Regression with Categorical Dependent Variables

Montserrat Guillén

This page presents regression models where the dependent variable is categorical, whereas covariates can either be categorical or continuous, using data from the book Predictive Modeling Applications in Actuarial Science. A methodological overview can be found in:

• Frees, E.W. (2010). Regression modeling with actuarial and financial applications. Cambridge University Press. New York.
• Greene, W.H. (2011). Econometric analysis. 7th edition. Prentice Hall. New York.

DATA DESCRIPTION

 Name Content description FullCoverage.csv 4000 policy holders of motor insurance VehOwned.csv 2067 customers of an insurance firm who are offered unordered options VehChoicePrice.csv This example corresponds to a similar situation to previous example

LOGISTIC REGRESSION MODEL

In the logistic regression model the dependent variable is binary. This model is the most popular for binary dependent variables. It is highly recommended to start from this model setting before more sophisticated categorical modeling is carried out. Dependent variable yi can only take two possible outcomes. We assume yi follows a Bernoulli distribution with probability πi. The probability of the 'event' response πi depends on a set of individual characteristics xi, i = 1, . . ., n, where n is the number of observations.

__INFORMATION PROVIDED__:
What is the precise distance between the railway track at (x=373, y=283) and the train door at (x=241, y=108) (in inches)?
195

__PROBLEM TO SOLVE__: Copy out, word for word, the whole page on regression with categorical dependent variables shown above the data.

__REPLY TO THE EXERCISE__:
Regression with Categorical Dependent Variables

Montserrat Guillén

This page presents regression models where the dependent variable is categorical, whereas covariates can either be categorical or continuous, using data from the book Predictive Modeling Applications in Actuarial Science. A methodological overview can be found in:

• Frees, E.W. (2010). Regression modeling with actuarial and financial applications. Cambridge University Press. New York.
• Greene, W.H. (2011). Econometric analysis. 7th edition. Prentice Hall. New York.

DATA DESCRIPTION

 Name Content description FullCoverage.csv 4000 policy holders of motor insurance VehOwned.csv 2067 customers of an insurance firm who are offered unordered options VehChoicePrice.csv This example corresponds to a similar situation to previous example

LOGISTIC REGRESSION MODEL

In the logistic regression model the dependent variable is binary. This model is the most popular for binary dependent variables. It is highly recommended to start from this model setting before more sophisticated categorical modeling is carried out. Dependent variable yi can only take two possible outcomes. We assume yi follows a Bernoulli distribution with probability πi. The probability of the 'event' response πi depends on a set of individual characteristics xi, i = 1, . . ., n, where n is the number of observations.